**EXERCISE PROMPT**
Please set out the data below as a JSON list of strings, one string per line, covering only the stretch from the line containing "What object of" through the end of the data. Leave out blank lines and pictures.
.....
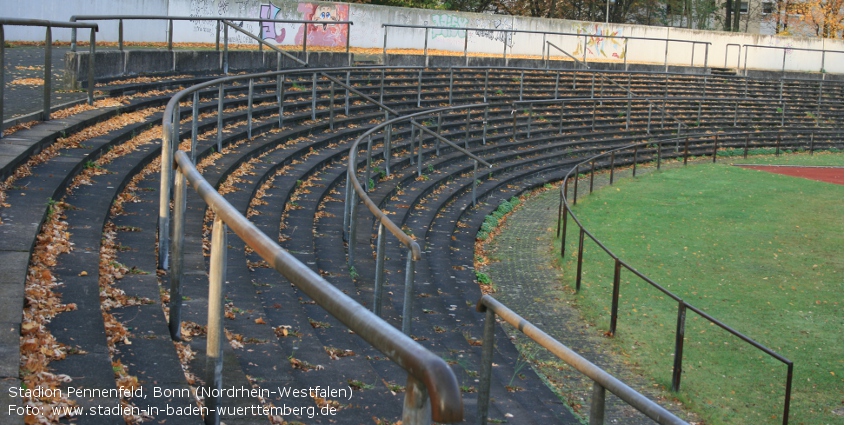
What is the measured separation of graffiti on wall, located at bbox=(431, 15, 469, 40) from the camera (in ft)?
108

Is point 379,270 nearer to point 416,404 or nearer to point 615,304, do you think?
point 615,304

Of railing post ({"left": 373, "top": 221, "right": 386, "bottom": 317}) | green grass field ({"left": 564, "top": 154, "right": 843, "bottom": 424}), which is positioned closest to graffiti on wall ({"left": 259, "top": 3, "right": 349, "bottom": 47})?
green grass field ({"left": 564, "top": 154, "right": 843, "bottom": 424})

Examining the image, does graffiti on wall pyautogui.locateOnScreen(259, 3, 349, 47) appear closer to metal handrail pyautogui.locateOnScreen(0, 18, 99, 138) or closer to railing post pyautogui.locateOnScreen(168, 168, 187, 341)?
metal handrail pyautogui.locateOnScreen(0, 18, 99, 138)

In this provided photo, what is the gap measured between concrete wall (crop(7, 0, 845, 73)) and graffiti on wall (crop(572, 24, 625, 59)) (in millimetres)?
39

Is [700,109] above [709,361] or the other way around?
above

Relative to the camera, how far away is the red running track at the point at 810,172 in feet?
86.9

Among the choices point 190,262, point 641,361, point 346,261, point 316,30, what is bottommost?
point 641,361

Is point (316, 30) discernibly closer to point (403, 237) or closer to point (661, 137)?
point (661, 137)

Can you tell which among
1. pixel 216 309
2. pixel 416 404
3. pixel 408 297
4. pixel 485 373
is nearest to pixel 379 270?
pixel 408 297

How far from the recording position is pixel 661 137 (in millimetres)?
29844

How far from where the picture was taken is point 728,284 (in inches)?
535

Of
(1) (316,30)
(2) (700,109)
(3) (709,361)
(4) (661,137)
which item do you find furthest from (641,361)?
(2) (700,109)

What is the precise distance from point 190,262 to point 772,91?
3554 cm

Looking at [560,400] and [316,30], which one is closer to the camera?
[560,400]
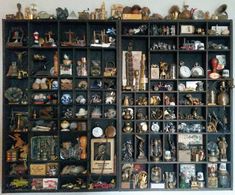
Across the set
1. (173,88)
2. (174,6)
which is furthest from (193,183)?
(174,6)

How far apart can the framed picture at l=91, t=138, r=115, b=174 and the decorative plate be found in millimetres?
796

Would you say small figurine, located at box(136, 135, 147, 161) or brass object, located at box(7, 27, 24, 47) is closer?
brass object, located at box(7, 27, 24, 47)

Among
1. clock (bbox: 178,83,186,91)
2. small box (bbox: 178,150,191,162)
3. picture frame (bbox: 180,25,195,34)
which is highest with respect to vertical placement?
picture frame (bbox: 180,25,195,34)

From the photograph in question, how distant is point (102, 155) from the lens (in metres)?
2.77

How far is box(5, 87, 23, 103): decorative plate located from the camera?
2.69 m

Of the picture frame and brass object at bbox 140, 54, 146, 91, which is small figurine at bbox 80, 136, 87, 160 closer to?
brass object at bbox 140, 54, 146, 91

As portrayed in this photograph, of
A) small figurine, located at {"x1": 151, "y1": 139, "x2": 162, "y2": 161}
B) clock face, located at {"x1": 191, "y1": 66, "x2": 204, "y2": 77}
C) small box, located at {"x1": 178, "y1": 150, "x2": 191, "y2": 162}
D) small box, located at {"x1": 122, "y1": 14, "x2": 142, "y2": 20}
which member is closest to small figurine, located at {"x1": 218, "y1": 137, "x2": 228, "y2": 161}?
small box, located at {"x1": 178, "y1": 150, "x2": 191, "y2": 162}

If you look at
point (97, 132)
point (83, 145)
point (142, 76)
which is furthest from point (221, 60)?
point (83, 145)

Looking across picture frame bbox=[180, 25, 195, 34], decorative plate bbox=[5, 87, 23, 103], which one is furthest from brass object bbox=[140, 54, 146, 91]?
decorative plate bbox=[5, 87, 23, 103]

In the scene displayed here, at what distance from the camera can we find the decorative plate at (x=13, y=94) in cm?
269

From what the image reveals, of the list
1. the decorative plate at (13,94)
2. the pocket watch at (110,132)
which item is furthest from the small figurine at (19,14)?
the pocket watch at (110,132)

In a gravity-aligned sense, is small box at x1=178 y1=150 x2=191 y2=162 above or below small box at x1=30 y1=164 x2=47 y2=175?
above

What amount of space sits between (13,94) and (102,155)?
100 centimetres

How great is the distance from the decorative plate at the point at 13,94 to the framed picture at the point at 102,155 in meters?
0.80
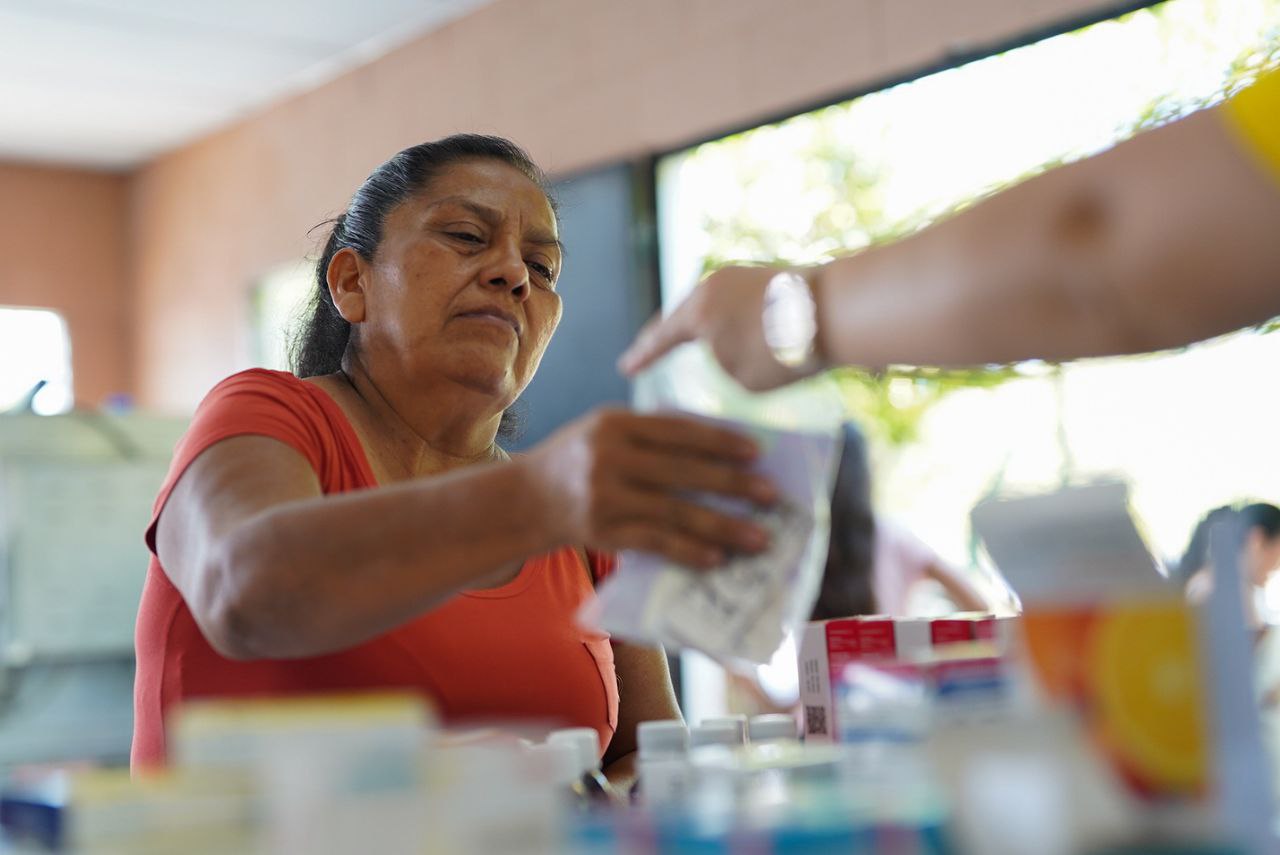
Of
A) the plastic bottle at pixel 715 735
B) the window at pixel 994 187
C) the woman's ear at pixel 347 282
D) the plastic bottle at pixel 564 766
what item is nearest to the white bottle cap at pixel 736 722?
the plastic bottle at pixel 715 735

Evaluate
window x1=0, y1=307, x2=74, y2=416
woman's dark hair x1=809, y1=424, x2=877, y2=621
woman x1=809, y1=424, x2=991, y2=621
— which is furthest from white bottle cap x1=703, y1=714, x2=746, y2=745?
window x1=0, y1=307, x2=74, y2=416

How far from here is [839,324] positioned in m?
0.72

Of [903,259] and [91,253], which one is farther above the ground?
[91,253]

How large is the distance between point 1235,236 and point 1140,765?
24 centimetres

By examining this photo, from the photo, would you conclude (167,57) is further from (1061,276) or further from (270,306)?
(1061,276)

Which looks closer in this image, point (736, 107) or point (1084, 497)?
point (1084, 497)

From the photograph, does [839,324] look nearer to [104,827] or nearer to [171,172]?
[104,827]

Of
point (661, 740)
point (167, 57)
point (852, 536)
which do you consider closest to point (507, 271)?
point (661, 740)

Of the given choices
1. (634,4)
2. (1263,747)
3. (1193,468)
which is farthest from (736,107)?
(1263,747)

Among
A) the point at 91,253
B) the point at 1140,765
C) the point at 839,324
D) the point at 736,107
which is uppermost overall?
the point at 91,253

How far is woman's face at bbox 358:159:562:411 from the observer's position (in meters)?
1.35

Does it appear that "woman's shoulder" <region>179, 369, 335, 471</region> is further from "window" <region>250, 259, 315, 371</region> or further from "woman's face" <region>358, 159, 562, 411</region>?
"window" <region>250, 259, 315, 371</region>

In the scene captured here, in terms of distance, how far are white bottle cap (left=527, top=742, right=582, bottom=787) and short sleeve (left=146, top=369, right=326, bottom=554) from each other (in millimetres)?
Result: 406

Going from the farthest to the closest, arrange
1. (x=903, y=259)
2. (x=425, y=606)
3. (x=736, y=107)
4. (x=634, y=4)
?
(x=634, y=4) → (x=736, y=107) → (x=425, y=606) → (x=903, y=259)
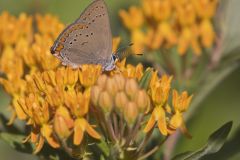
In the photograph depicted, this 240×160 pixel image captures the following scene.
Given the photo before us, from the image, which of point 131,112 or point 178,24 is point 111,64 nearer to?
point 131,112

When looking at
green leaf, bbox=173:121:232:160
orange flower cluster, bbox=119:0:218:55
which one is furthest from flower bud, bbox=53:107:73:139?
orange flower cluster, bbox=119:0:218:55

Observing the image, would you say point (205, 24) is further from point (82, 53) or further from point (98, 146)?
point (98, 146)

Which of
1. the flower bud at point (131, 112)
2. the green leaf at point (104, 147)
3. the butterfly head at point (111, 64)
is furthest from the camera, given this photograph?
the butterfly head at point (111, 64)

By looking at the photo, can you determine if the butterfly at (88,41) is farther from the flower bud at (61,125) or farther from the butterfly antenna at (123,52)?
the flower bud at (61,125)

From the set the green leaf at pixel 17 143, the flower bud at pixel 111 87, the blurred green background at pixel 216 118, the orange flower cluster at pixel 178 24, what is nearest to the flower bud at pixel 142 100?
the flower bud at pixel 111 87

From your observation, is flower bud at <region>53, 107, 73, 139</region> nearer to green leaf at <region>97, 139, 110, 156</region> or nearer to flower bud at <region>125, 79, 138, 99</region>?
green leaf at <region>97, 139, 110, 156</region>

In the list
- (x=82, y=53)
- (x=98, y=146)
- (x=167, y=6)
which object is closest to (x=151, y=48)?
(x=167, y=6)
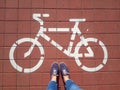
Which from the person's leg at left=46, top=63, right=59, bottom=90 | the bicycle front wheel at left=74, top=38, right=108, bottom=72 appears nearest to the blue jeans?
the person's leg at left=46, top=63, right=59, bottom=90

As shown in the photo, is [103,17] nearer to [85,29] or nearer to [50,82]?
[85,29]

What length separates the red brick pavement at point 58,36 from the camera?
195cm

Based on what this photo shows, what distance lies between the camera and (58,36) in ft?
6.48

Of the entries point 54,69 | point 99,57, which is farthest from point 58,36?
point 99,57

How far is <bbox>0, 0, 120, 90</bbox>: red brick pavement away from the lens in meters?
1.95

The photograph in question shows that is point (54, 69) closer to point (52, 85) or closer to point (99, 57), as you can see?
point (52, 85)

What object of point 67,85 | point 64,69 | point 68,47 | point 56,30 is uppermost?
point 56,30

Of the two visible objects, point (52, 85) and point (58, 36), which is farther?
point (58, 36)

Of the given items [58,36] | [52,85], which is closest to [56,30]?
[58,36]

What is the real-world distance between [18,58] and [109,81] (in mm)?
739

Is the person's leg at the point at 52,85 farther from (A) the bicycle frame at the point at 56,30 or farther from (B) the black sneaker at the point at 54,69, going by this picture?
(A) the bicycle frame at the point at 56,30

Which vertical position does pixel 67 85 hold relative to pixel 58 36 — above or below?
below

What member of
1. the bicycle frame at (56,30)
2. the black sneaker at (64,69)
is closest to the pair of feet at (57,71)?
the black sneaker at (64,69)

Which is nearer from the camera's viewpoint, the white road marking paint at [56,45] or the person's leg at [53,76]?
the person's leg at [53,76]
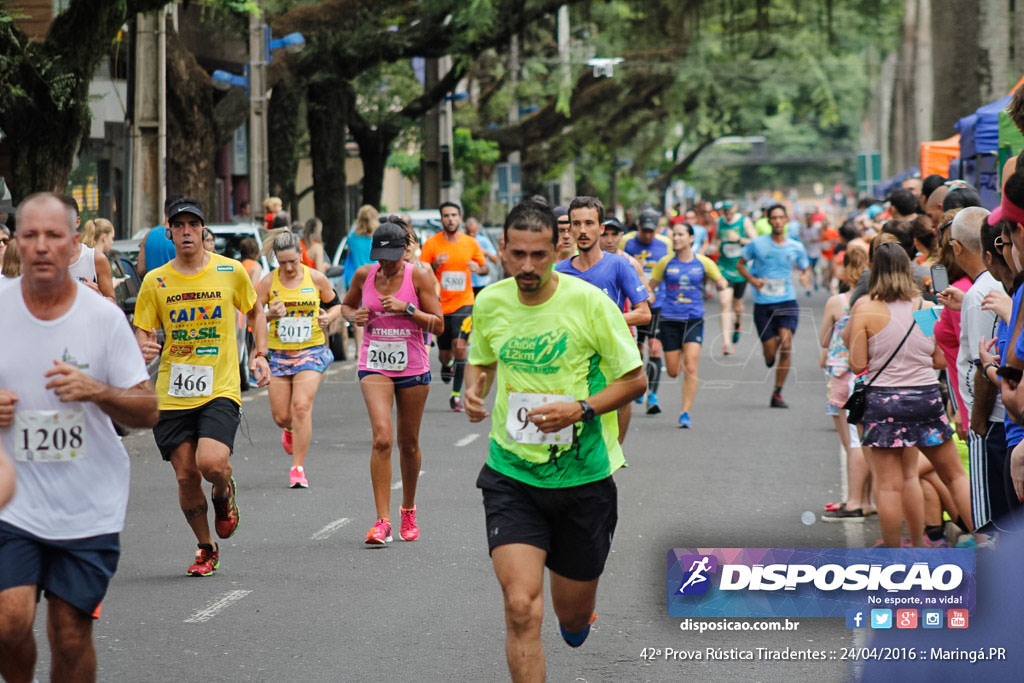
.....
**COMPLETE OUTPUT**
[
  "What object of point 67,85 | point 64,69 | point 68,47 | point 56,30 is uppermost?",
  "point 56,30",
  "Of the two visible objects, point (52, 85) and point (58, 36), which is farther?",
  "point (58, 36)",
  "Of the given items [58,36] | [52,85], which is closest to [56,30]?",
  "[58,36]",
  "What is the real-world distance between [18,58] and [109,81] (in mm)?",
  "739",
  "Is the person's leg at the point at 52,85 farther from (A) the bicycle frame at the point at 56,30 or farther from (B) the black sneaker at the point at 54,69, going by this picture?",
  "(A) the bicycle frame at the point at 56,30",
  "Which vertical position does pixel 67 85 hold relative to pixel 58 36 — above or below?",
  "below",
  "What member of",
  "1. the bicycle frame at (56,30)",
  "2. the black sneaker at (64,69)",
  "is closest to the pair of feet at (57,71)?",
  "the black sneaker at (64,69)",
  "Which is nearer from the camera's viewpoint, the white road marking paint at [56,45] or the person's leg at [53,76]?",
  "the person's leg at [53,76]"
]